Aquello parecía un sueño, no podía estar sucediendo de verdad. No negaba que en cierto modo la situación era atrayente, que una mujer que había sido prostituta se sintiera atraída por él y él hubiera tenido acceso a su cuerpo sin pagar un céntimo. Las veía como una suerte de diosas del sexo, conocedoras de unos secretos al alcance de pocos y capaces de llevarte a los rincones más ocultos del placer. Una visión un tanto pueril del que nunca había probado esos servicios y los percibía de forma idealizada Por otro lado, de forma instintiva, se sintió sucio, por haber compartido fluidos con una mujer que habría estado con decenas, cientos de hombres. Podría tener alguna enfermedad y contagiarle, no habían tomado ninguna clase de protección, aunque imaginó que ella ya se cuidaría de hacerlo en su pasado, parecía sana. Aún así, ese sentimiento de cuerpo compartido mil veces que ahora le llegaba a él en último lugar le repugnó de forma inconsciente. 

Sintió deseos de irse de allí, aunque fuera solo para pensar en lo que había oído, pero ella le tenía atrapado con su brazo y su pierna y la sensación era agradable.
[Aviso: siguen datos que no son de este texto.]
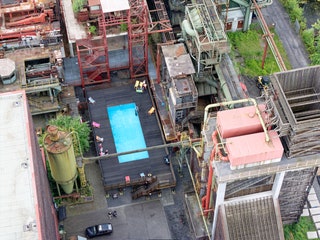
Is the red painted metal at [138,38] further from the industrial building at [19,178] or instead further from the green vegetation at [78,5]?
the industrial building at [19,178]

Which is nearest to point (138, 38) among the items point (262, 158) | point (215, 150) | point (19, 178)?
point (215, 150)

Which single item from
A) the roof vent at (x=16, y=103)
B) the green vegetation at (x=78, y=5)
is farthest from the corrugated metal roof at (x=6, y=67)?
the roof vent at (x=16, y=103)

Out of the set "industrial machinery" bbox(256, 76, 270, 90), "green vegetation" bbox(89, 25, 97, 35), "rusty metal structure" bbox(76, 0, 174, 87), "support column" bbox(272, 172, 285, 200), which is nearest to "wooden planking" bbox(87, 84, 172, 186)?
"rusty metal structure" bbox(76, 0, 174, 87)

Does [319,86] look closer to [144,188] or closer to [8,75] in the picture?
[144,188]

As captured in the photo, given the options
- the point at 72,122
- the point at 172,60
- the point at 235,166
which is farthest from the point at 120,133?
the point at 235,166

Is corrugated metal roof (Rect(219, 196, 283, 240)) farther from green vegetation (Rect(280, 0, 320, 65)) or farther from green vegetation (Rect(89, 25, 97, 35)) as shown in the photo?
green vegetation (Rect(89, 25, 97, 35))

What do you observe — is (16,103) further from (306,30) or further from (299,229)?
(306,30)

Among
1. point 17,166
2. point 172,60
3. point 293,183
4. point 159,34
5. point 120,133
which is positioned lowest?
point 293,183
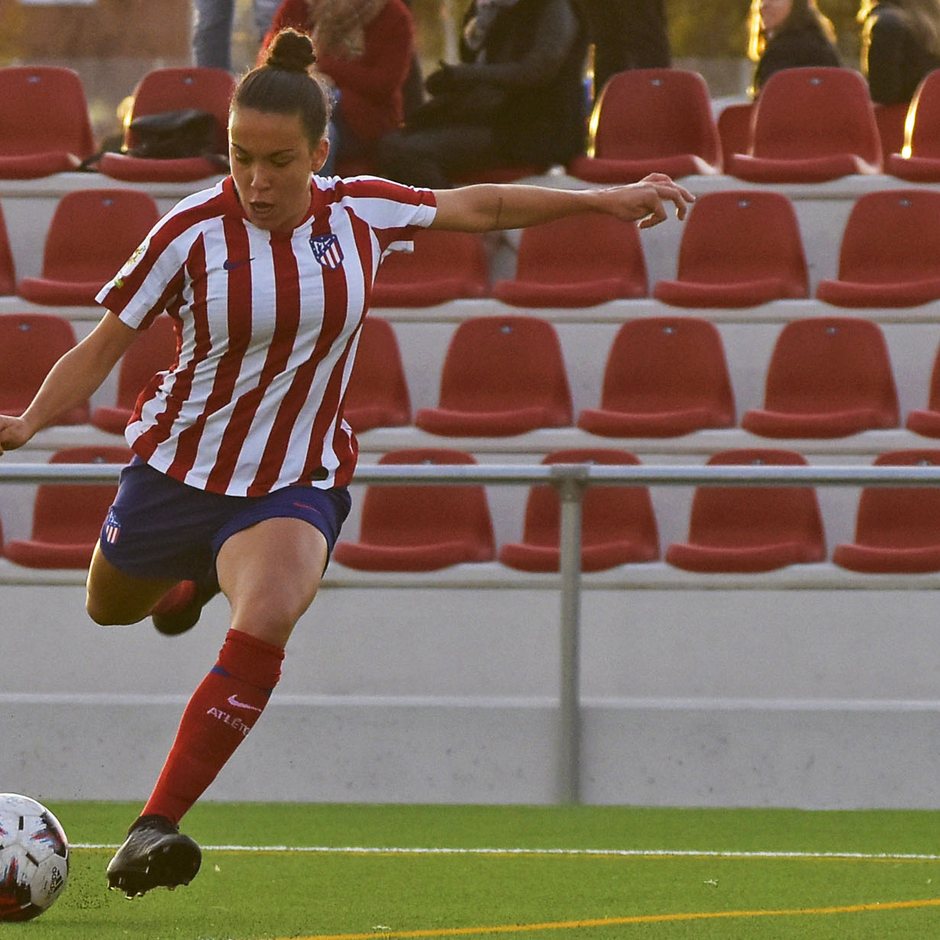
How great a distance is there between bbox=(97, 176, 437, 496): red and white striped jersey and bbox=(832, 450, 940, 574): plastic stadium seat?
3336 mm

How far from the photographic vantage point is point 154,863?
3512 mm

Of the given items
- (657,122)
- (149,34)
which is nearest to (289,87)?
(657,122)

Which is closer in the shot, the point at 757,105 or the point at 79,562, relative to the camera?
the point at 79,562

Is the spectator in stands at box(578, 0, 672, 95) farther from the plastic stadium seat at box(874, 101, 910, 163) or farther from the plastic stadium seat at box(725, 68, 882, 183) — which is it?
the plastic stadium seat at box(874, 101, 910, 163)

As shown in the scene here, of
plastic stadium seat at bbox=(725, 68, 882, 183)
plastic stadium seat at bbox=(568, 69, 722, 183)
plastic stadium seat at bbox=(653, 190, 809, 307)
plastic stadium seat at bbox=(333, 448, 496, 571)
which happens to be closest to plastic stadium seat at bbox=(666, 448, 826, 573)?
plastic stadium seat at bbox=(333, 448, 496, 571)

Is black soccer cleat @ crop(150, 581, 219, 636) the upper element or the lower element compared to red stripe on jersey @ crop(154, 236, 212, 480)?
lower

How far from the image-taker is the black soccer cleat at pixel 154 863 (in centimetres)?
352

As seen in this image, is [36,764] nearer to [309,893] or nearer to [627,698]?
[627,698]

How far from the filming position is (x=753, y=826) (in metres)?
6.04

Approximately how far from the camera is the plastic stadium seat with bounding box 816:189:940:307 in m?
8.36

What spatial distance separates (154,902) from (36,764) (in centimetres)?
288

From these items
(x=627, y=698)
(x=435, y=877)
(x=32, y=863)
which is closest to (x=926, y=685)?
(x=627, y=698)

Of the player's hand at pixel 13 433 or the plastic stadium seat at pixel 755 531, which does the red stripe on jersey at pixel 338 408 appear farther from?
the plastic stadium seat at pixel 755 531

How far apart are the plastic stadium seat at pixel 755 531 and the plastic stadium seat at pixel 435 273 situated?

De hecho, pasados unos minutos el contacto de la piel suave y caliente de Martina empezó a excitarlo. Una vez más, ella pareció saber lo que le pasaba por la cabeza y empezó a acariciarle el cuerpo y a darle besos, primero en la mejilla y luego en los labios. Quisiera o no, él no tardó mucho en conseguir una erección considerable y ella no iba a dejarla escapar, así que se montó sobre él y mojada como estaba (no se podía negar la capacidad de Martina para humedecerse rápidamente, sería deformación de su antiguo oficio) le cabalgó con cariño. Si el encuentro del día anterior en la bañera o el de un rato atrás en el recibidor habían sido urgentes y ansiosos, éste de ahora, ya en la cama, fue lento y tierno y se extendió durante largo rato. Él perdió la noción del tiempo, ocupado como estaba en no soltar los labios de Martina de los suyos y en sentir el poder de su lengua, ya sin hacer ascos de sus lametones y su sabor a nicotina, en una perfecta comunión de carnes y cuerpos entrelazados, finalmente unidos por los temblores de sus orgasmos. Cuando terminaron, las luces del día ya despuntaban por la ventana del cuarto y Martina se levantó para apagar la luz y cerrar la persiana. Durante estas operaciones, él observó su cuerpo en movimiento y el efecto de las luces sobre su piel, le sentaba francamente bien la luz del alba. Notó cómo al andar un hilillo de esperma empezaba a deslizarse por su pierna, pero ella esta vez no se ocupó de ir al baño a asearse. Eso le podría haber dado asco en condiciones normales, pero con el aura de emoción que se había apoderado del cuarto, le pareció un gesto adorable y un detalle hacia él. Ninguno dijo nada más, simplemente se acostaron y enseguida se habían dormido.